**Fragmento del documento**
La rutina de la enferma
Después de ese acto, Eva no volvió a salir de la residencia. A través de diversos testimonios, Vacca y Borroni pudieron reconstruir la rutina de la enferma en esos días.
«El día de Eva Perón era tan agitado como se lo permitía su declinante salud. A las 7 se despertaba y era atendida por las hermanas María Eugenia y Marta Rita Álvarez, diplomadas en la Escuela de Enfermeras de la Fundación. A las 8 llegaba el peinador Julio Alcaraz, quien permanecía junto a ella mientras Irma Cabrera de Ferrari, su mucama personal, servía el frugal desayuno y preparaba la habitación para las primeras audiencias, en general dedicadas a delegaciones gremiales. Perón la visitaba tres veces por día: antes de salir hacia la Casa Rosada, cuando regresaba y para despedirla antes de dormir. Los familiares sólo en las últimas semanas se fijaron turno para atenderla. (Su secretario personal Atilio) Renzi pasaba prácticamente todo el día a su lado: a medianoche era reemplazado por (su amigo personal Oscar) Nicolini, Apold o algún otro funcionario amigo. Tres veces por semana un chofer de la Presidencia traía a su manicura personal. A pesar de sus insistentes pedidos le eran retaceados diarios y revistas: apenas le llegaba, puntualmente el semanario de historietas El Tony«, escribieron en 1969.
Las últimas horas
La noche del 25 de julio, Eva le pidió a la enfermera María Eugenia Álvarez que la acompañara hasta el baño. Tuvo que llevarla casi en vilo.
-Ya queda poco – le dijo Evita cuando estaban volviendo.
-Sí, señora, queda poco para ir a la cama – le respondió, confundida, la enfermera.
-No, querida – insistió Evita -. A mí me queda poco.
Sesenta años después, Ferrari recordó ese momento «Volvimos despacito caminando y la acosté. La arropé bien, puse la ropa de cama debajo del colchón. Fui volando a buscar al médico y le expliqué lo que había pasado. Le tomó el pulso, la revisó y le hicimos un inyectable», contó.
Faltaban pocas horas para que le dijera a su mucama, Hilda, sus últimas palabras:
-Me voy, la flaca se va, Evita se va a descansar.

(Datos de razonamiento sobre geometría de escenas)

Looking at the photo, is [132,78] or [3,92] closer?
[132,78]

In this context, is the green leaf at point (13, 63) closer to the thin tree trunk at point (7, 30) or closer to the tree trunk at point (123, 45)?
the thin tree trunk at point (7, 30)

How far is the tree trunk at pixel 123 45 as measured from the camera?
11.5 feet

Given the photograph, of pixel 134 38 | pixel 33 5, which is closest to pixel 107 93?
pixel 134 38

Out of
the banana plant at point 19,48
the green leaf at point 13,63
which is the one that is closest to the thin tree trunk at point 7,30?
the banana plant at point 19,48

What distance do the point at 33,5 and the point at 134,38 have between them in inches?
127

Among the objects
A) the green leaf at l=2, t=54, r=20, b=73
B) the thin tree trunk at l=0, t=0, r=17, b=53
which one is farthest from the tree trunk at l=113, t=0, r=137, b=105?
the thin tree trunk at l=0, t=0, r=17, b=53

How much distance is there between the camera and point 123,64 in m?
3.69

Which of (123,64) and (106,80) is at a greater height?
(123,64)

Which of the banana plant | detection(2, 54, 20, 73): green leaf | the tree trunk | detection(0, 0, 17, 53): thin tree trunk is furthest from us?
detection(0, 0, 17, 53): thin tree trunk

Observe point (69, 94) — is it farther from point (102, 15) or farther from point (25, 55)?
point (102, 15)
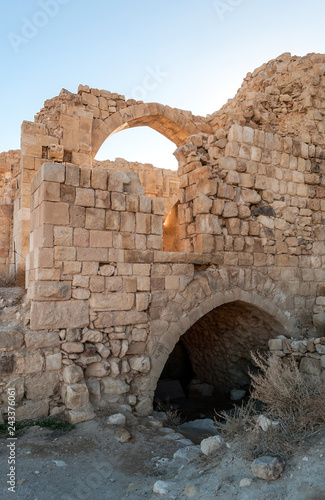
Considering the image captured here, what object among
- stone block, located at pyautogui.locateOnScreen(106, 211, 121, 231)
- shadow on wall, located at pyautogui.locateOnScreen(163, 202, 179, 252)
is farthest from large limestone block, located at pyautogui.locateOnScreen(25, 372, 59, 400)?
shadow on wall, located at pyautogui.locateOnScreen(163, 202, 179, 252)

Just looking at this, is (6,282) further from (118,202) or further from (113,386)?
(113,386)

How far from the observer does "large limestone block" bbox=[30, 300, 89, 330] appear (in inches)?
164

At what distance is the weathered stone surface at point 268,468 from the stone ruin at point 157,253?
2.11 meters

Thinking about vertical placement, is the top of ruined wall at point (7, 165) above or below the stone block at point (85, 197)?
above

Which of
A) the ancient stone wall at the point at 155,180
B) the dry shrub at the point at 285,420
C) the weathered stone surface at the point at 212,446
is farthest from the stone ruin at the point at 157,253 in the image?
the ancient stone wall at the point at 155,180

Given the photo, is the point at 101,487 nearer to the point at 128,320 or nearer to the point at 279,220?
the point at 128,320

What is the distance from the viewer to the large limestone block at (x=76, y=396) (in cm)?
404

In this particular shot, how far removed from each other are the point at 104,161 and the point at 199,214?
25.9 ft

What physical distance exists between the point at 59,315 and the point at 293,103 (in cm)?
611

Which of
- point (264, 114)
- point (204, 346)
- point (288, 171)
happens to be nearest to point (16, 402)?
point (204, 346)

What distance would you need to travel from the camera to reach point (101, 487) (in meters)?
2.93

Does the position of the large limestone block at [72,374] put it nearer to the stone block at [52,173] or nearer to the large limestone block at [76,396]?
the large limestone block at [76,396]

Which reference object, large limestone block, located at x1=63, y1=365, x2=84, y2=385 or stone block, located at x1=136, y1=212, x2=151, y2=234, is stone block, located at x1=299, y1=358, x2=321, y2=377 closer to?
stone block, located at x1=136, y1=212, x2=151, y2=234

**Ejercicios**
[a] Según el texto sobre los últimos días de Eva Perón, ¿cuántas veces al día la visitaba Perón?
[b] Retoma el texto sobre los últimos días de Eva Perón a partir de la última frase que aparece.
Los datos no son necesarios para resolver ninguna tarea.

**Respuestas por tarea**
[a] Tres veces por día.

[b]
La espera y el final
Eva Perón habló por última vez poco después de las 11 de la mañana y entró en coma a las 16.30. A su lado, además de la enfermera Álvarez, se fueron reuniendo Perón, Apold, Nicolini, Juan Duarte – hermano de Eva -, el doctor Raúl Mendé, el padre Hernán Benitez – confesor de Eva – y el doctor Finochetto, que no podía evitar las lágrimas ante una muerte que sabía inminente.
Instaladas en una habitación cercana también estaban sus hermanas Erminda, Blanca y Elisa, y su madre, Juana Ibarguren, que entraban y salían constantemente. No querían llorar frente a ella.
El pulso de Eva Perón se fue haciendo cada vez más débil hasta que pasadas las ocho de la noche – la hora oficial de su muerte quedará fijada en las 20.25 – se apagó definitivamente. El encargado de comprobarlo fue el doctor Ricardo Finochietto. La muerta tenía 33 años.
Cuando el médico confirmó la muerte, Perón lloró. «Se puso a llorar como un niño y llegó a decirme: ‘¡Qué sólo me quedo, María Eugenia!'», contaría seis décadas después la enfermera que la vio morir.
Una hora después, a las 21.36, locutor oficial Jorge Furnot, leía el escueto comunicado redactado por Apold en la misma habitación donde había visto morir a Evita:
«Cumple la Subsecretaría de Informaciones de la Nación el penosísimo deber de informar al pueblo de la República que a las 20.25 horas ha fallecido la señora Eva Perón, Jefa Espiritual de la Nación».
Llovía sobre Buenos Aires, donde la temperatura era de 13 grados centígrados.